A 24 hour strike by healthcare workers will be held after talks at the Workplace Relations Commission ended without agreement.

Image: Shutterstock/Hadrian

Updated Jun 17th 2019, 7:09 PM

THURSDAY’S STRIKE BY HSE support staff will go ahead after talks at the Workplace Relations Commission (WRC) ended without agreement. 

Concerns had earlier been raised that patients will be used as pawns in the ongoing dispute between Siptu and the health service. This evening a Siptu spokesperson confirmed that Thursday’s strike will go ahead. 

At the start of the month, Siptu served a notice of a 24 hour strike by 10,000 healthcare workers to be held on Thursday at 38 hospitals and healthcare facilities around the country.  
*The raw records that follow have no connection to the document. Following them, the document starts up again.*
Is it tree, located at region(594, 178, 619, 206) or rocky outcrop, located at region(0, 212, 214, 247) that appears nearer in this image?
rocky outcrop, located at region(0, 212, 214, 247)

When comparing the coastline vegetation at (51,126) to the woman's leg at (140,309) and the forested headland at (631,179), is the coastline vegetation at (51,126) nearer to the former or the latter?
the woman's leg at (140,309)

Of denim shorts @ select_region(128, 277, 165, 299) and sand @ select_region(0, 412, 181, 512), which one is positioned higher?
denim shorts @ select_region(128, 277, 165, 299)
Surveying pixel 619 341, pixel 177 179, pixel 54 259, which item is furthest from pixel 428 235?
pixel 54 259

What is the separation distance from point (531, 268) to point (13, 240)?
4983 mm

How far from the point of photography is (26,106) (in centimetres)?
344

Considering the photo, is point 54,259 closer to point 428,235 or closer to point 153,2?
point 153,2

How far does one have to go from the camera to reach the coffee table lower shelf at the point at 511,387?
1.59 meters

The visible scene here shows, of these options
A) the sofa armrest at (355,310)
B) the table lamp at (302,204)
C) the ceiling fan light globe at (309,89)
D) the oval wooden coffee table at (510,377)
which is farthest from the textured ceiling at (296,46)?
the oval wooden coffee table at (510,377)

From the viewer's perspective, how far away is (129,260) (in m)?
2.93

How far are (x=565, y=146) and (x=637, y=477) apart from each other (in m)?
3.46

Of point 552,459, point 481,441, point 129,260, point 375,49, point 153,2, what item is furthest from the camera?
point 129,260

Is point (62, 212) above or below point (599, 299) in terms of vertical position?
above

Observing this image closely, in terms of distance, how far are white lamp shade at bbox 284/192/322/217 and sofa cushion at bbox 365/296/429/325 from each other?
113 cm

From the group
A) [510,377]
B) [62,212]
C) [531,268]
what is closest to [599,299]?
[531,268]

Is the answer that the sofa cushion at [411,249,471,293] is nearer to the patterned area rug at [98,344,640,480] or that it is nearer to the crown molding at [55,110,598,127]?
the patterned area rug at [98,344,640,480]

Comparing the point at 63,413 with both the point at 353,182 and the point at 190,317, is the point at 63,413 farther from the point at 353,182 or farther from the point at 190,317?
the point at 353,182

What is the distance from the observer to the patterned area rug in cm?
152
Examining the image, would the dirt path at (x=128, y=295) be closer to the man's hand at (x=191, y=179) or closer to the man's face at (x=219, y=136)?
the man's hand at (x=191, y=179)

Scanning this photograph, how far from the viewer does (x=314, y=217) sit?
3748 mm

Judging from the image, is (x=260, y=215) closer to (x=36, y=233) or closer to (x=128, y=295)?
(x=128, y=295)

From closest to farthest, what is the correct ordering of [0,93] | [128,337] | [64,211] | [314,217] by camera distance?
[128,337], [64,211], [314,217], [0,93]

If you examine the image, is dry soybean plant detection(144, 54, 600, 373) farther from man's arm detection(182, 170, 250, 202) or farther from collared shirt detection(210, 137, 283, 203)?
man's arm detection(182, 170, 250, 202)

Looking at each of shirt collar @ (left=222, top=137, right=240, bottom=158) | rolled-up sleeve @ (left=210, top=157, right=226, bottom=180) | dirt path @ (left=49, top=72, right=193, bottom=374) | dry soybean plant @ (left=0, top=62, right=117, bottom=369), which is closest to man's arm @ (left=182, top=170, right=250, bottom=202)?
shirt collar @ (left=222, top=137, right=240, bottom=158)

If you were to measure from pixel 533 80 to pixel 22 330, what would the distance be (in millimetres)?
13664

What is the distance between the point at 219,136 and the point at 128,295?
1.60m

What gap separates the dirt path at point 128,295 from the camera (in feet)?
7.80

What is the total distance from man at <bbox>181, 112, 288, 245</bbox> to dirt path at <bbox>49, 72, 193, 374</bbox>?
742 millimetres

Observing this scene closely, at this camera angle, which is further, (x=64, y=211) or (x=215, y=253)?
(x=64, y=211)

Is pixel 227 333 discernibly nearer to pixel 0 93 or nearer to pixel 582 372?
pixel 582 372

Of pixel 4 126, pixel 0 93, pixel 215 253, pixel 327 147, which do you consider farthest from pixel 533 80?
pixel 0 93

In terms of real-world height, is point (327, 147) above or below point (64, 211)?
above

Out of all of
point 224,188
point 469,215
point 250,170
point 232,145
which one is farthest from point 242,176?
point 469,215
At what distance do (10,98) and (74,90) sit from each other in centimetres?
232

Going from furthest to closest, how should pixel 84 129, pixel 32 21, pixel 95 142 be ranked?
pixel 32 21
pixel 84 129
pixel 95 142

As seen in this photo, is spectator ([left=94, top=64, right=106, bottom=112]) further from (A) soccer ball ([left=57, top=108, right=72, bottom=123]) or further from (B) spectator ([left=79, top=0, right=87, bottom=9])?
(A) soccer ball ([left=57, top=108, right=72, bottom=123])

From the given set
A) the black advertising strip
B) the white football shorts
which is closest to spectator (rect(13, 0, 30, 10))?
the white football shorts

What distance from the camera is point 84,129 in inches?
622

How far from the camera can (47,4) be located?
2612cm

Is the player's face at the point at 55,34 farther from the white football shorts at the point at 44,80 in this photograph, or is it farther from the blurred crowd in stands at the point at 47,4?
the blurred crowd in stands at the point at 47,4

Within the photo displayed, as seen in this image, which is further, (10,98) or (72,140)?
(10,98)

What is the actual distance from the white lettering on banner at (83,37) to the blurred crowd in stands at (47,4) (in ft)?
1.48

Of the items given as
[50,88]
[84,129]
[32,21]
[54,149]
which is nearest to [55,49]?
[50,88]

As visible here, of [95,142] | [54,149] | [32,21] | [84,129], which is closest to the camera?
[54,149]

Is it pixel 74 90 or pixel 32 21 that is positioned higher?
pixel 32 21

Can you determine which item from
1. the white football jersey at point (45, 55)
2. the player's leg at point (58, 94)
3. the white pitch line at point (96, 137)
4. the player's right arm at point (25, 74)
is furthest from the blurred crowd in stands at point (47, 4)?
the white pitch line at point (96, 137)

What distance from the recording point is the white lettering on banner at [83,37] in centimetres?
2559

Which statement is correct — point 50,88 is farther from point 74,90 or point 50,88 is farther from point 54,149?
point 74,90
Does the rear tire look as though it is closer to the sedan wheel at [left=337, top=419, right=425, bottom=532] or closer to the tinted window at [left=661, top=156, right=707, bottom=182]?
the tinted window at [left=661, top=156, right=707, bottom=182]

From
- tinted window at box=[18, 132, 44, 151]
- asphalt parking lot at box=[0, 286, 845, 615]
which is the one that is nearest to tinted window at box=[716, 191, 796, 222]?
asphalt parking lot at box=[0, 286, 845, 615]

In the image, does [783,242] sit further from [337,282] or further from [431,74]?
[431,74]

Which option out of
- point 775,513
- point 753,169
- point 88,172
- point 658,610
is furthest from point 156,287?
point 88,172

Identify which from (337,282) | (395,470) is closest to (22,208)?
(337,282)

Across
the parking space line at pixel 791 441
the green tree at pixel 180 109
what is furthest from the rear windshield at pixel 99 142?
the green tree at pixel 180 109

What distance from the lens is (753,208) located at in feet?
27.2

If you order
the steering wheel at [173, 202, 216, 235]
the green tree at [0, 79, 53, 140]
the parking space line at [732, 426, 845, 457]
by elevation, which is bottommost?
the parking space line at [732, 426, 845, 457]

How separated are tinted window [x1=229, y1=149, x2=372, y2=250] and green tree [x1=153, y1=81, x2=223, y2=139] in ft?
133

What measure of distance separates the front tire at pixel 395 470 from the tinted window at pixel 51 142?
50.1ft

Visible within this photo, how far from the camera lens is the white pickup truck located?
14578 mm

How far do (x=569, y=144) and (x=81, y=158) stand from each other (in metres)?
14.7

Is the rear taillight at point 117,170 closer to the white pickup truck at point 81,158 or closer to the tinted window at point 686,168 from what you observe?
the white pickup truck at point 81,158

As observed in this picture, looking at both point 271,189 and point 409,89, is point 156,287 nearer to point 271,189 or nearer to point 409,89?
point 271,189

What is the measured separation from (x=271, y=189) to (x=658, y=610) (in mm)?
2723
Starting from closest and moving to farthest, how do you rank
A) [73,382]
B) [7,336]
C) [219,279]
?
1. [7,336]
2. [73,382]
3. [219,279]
The industrial action will involve Siptu members working in portering, household and catering services as well as employed as health care assistants, maternity care assistants, laboratory aides, chefs and surgical instrument technicians.

When initial talks adjourned last Thursday, Siptu health divisional organiser Paul Bell said that representatives “entered talks today with the employer with no great expectations, so we leave this evening feeling no great disappointment”. 

Talks resumed this afternoon at the WRC, aimed at averting Thursday’s planned strike action. 

The Irish Patients Association has said its main concern was “that patients are not used as pawns in any industrial dispute”. 

In the end, these matters are resolved – we just don’t want patients lives at risk.

CEO Stephen McMahon told TheJournal.ie that it is “vital” that contingency plans that will be in place to mitigate the impact of the potential strike be published.

According to the Department of Public Expenditure and Reform, the HSE is continuing to prepare contingency plans ahead of Thursday’s strike action.

Siptu Health Division spokesperson, Paul Bell, said: “The strike this Thursday will go ahead and regrettably it is likely to have serious consequences for the delivery of patient services.”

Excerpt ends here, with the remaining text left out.